BOS IMF MAU DATANG KE INDONESIA - Sarat Intrik Asing, Saran IMF Tak Perlu Didengar

Jakarta  - Indonesia sepertinya tidak perlu mendengarkan saran dari International Monetary Fund (IMF), karena IMF bekerja hanya untuk kepentingan korporasi internasional. Jadi, tidak ada untungnya bagi negeri ini untuk mengikuti saran-saran dari lembaga keuangan internasional itu.

NERACA

Pengamat ekonomi dari Universitas Gadjah Mada (UGM) Revrisond Baswir menegaskan, semua saran yang diberikan IMF cenderung sudah pernah disarankan pula World Bank dan World Trade Organization (WTO). “Saran yang diberikan ke Indonesia pernah juga diusulkan oleh World Bank maupun WTO. Semua saran-sarannya cenderung menguntungkan asing dan menyengsarakan rakyat Indonesia,” tegas Revrisond saat dihubungi Neraca, Minggu (8/7).

Menurut Dia, saran dari IMF untuk mengkoreksi pertumbuhan ekonomi Indonesia dan menghentikan pemberian subsidi, tidak perlu didengar, apalagi laksanakan. “Ada yang mengontrol di setiap kebijakan dan saran yang diberikan oleh IMF,” jelasnya.

Terkait dengan dana pinjaman yang akan diberikan kepada IMF, Revrisond menilai Indonesia perlu mempunyai agenda khusus dibalik pemberian pinjaman ke IMF. “Indonesia harus mempunyai Letter Of Intent dibalik peminjaman ini, sama seperti agenda IMF yang memberikan utang kepada Indonesia yang juga mempunyai agenda,” tandasnya.

- [Daftar Materi]
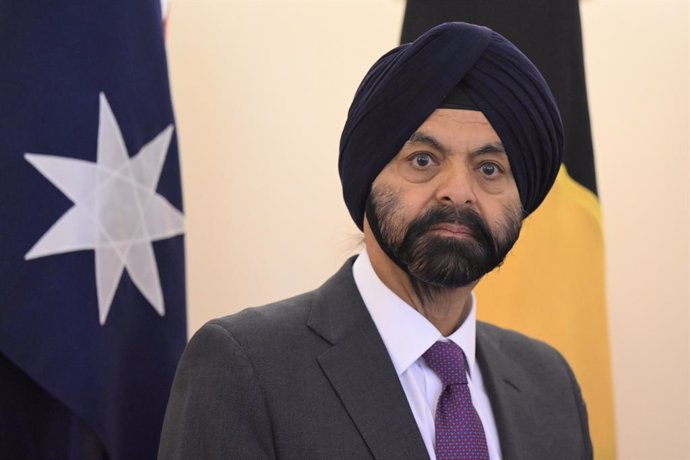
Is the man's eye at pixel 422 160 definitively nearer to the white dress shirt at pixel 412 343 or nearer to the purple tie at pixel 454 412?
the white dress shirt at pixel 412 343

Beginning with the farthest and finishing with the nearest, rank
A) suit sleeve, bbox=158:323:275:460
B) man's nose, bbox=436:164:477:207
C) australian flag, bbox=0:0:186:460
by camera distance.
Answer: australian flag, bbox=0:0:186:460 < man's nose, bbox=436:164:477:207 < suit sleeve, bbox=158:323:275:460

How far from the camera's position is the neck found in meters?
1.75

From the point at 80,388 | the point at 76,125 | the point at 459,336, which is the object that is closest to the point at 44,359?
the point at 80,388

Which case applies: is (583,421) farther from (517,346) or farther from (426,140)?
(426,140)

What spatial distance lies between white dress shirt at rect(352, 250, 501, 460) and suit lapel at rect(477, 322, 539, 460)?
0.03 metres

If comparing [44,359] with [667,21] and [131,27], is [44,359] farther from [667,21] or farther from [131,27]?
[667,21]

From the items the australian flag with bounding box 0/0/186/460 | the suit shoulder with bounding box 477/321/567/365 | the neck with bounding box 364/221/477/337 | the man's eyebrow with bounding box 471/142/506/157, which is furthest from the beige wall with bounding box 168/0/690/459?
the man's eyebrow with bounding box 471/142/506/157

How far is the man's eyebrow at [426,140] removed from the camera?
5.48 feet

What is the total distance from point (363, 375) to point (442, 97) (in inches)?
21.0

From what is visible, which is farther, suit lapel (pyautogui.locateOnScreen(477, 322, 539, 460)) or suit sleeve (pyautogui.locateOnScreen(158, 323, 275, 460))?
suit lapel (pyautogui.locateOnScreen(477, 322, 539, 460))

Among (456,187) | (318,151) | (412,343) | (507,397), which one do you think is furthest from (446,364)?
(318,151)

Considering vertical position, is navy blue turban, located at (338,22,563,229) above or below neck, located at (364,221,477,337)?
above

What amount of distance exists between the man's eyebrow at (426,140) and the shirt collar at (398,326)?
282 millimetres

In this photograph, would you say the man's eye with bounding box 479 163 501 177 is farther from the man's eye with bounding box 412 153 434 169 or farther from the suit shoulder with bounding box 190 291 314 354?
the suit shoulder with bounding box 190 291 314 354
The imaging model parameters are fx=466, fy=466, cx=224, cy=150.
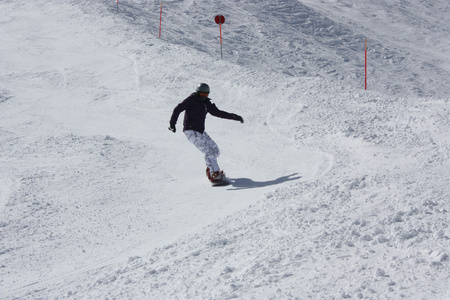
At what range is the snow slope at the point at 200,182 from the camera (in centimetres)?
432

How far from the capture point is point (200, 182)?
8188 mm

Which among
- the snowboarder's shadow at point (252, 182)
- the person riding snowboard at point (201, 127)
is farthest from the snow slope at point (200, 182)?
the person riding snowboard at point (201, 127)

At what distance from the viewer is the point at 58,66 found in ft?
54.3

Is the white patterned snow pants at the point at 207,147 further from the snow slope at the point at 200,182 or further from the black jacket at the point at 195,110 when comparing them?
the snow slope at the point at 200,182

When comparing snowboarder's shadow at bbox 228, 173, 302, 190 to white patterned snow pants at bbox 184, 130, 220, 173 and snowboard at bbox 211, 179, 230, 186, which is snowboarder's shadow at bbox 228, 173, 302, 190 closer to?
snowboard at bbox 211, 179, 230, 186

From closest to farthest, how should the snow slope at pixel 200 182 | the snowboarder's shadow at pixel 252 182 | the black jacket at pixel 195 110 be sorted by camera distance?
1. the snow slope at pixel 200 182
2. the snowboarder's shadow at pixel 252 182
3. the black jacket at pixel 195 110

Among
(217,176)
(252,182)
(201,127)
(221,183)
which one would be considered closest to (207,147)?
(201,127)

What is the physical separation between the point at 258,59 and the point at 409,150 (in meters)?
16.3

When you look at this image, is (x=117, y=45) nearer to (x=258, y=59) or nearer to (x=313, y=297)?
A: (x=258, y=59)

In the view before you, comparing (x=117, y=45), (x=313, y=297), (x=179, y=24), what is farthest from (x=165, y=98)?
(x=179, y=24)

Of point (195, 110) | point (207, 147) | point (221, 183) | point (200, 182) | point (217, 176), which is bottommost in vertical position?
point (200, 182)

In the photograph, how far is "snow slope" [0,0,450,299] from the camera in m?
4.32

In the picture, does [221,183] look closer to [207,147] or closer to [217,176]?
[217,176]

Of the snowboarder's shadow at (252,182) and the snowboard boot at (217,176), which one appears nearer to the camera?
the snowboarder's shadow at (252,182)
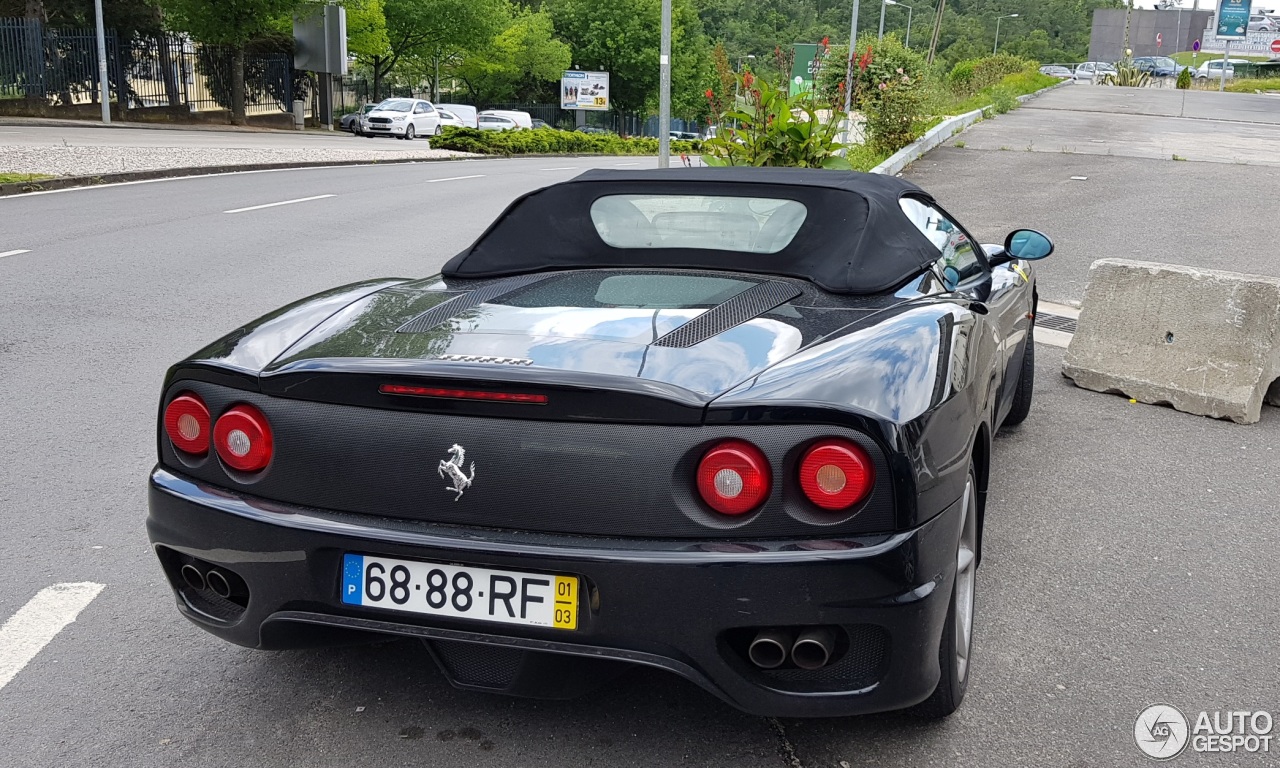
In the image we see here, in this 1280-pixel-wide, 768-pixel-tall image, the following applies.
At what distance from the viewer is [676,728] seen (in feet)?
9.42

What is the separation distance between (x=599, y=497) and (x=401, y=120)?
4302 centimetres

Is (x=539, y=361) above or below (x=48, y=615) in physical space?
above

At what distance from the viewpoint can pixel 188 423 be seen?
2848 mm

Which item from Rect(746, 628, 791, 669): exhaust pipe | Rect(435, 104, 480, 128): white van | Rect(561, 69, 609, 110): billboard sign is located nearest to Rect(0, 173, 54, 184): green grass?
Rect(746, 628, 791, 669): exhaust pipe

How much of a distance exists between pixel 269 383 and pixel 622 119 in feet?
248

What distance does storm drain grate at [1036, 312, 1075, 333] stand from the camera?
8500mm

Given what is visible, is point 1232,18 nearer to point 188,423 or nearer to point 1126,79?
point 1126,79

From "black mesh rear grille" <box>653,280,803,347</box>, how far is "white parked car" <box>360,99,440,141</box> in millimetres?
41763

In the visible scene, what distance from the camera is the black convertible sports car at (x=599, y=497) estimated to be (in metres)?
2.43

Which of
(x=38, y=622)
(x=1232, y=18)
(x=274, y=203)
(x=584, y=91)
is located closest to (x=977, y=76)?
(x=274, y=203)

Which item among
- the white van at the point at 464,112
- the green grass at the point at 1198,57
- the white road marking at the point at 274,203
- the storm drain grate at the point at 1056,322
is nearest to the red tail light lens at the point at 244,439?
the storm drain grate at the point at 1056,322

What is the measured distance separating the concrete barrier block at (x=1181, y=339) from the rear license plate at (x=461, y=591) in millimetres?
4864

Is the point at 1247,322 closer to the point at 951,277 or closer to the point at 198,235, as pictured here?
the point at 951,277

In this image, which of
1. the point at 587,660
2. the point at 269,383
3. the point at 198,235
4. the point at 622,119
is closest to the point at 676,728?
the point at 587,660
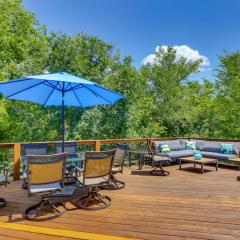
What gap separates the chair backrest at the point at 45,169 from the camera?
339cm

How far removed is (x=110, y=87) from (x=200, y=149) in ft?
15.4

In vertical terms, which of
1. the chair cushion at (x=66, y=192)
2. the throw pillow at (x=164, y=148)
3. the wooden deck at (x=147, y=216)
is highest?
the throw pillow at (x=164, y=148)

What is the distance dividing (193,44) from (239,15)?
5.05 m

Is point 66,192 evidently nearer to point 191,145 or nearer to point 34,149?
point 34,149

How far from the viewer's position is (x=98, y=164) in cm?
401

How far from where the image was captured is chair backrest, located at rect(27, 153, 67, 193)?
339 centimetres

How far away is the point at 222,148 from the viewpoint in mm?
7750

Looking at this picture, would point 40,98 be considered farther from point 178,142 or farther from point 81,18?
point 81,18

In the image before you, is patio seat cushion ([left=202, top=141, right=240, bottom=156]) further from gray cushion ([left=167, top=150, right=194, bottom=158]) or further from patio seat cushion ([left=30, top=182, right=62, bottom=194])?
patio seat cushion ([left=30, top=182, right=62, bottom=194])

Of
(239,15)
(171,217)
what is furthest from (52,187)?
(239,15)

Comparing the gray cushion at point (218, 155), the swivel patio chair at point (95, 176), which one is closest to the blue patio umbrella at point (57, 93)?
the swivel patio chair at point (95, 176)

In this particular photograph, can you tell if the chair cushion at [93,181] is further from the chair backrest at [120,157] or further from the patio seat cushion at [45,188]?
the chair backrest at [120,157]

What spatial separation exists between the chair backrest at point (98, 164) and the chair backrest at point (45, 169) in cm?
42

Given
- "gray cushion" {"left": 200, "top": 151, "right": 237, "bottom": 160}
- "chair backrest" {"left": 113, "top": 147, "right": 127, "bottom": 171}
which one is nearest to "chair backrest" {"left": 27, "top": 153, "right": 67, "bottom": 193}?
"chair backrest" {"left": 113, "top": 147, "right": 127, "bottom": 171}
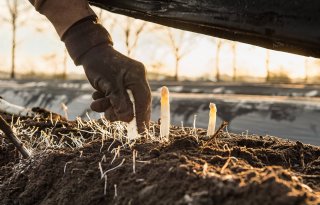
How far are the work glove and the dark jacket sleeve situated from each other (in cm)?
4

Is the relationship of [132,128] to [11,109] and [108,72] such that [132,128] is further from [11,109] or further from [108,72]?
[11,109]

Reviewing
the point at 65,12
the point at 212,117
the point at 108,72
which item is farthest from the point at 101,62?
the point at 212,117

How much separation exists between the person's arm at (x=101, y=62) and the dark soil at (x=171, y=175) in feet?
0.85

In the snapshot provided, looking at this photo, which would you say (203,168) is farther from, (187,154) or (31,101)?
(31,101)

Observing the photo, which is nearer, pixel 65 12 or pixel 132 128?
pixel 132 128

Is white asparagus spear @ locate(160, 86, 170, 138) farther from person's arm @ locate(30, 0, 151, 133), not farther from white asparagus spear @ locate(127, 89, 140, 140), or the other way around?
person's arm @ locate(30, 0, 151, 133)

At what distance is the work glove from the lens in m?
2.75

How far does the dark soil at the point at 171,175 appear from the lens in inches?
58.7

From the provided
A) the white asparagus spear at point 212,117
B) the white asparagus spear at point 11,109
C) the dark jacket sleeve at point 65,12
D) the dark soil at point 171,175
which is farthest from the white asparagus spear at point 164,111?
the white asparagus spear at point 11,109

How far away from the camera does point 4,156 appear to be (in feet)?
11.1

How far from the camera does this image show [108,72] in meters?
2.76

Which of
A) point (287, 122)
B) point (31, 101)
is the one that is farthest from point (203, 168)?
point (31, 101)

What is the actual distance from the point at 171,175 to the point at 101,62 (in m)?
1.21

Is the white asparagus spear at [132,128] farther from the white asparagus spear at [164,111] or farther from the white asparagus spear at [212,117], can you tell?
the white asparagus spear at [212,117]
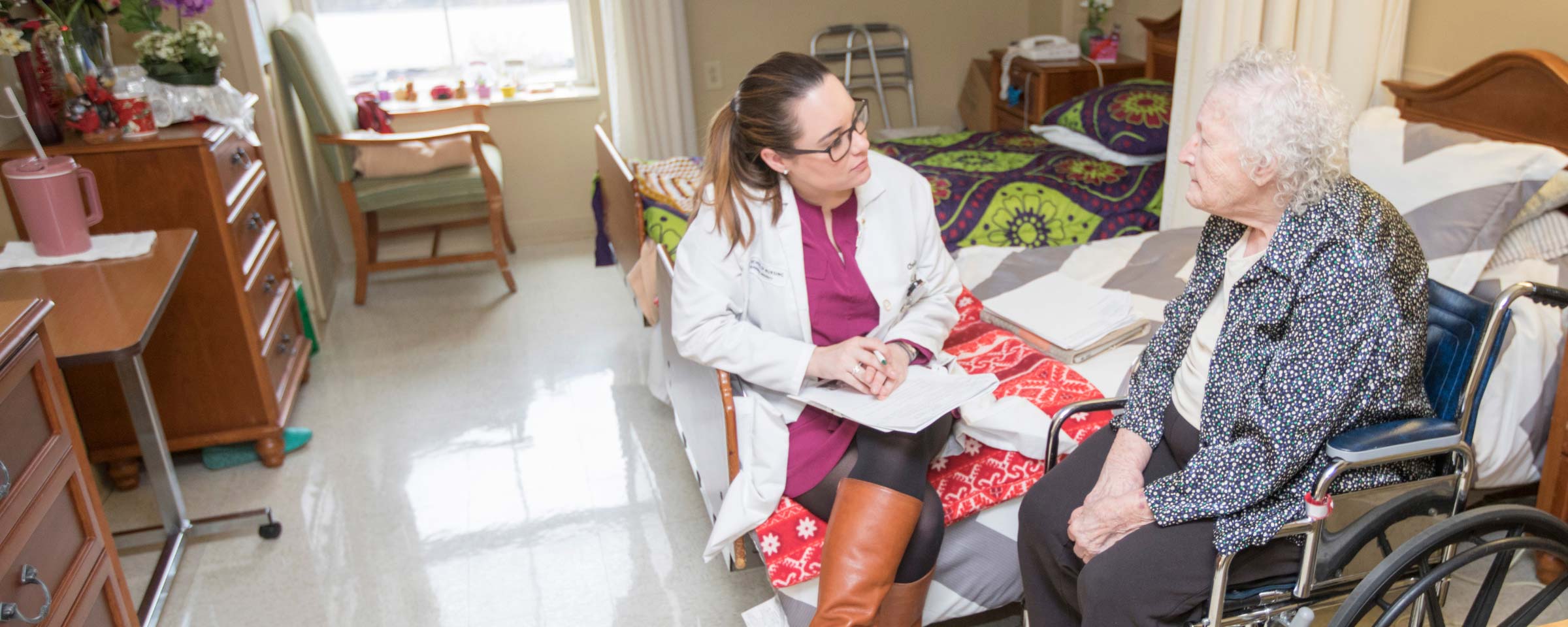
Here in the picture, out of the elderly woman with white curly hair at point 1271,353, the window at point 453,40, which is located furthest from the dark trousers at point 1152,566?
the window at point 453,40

- [Yang Dikerjakan]
Dalam artikel tentang saran IMF, lembaga apa saja yang menurut Revrisond Baswir juga pernah memberikan saran yang sama kepada Indonesia? Tolong jawab hanya berdasarkan artikel.

- [Jawaban Benar]
World Bank dan World Trade Organization (WTO).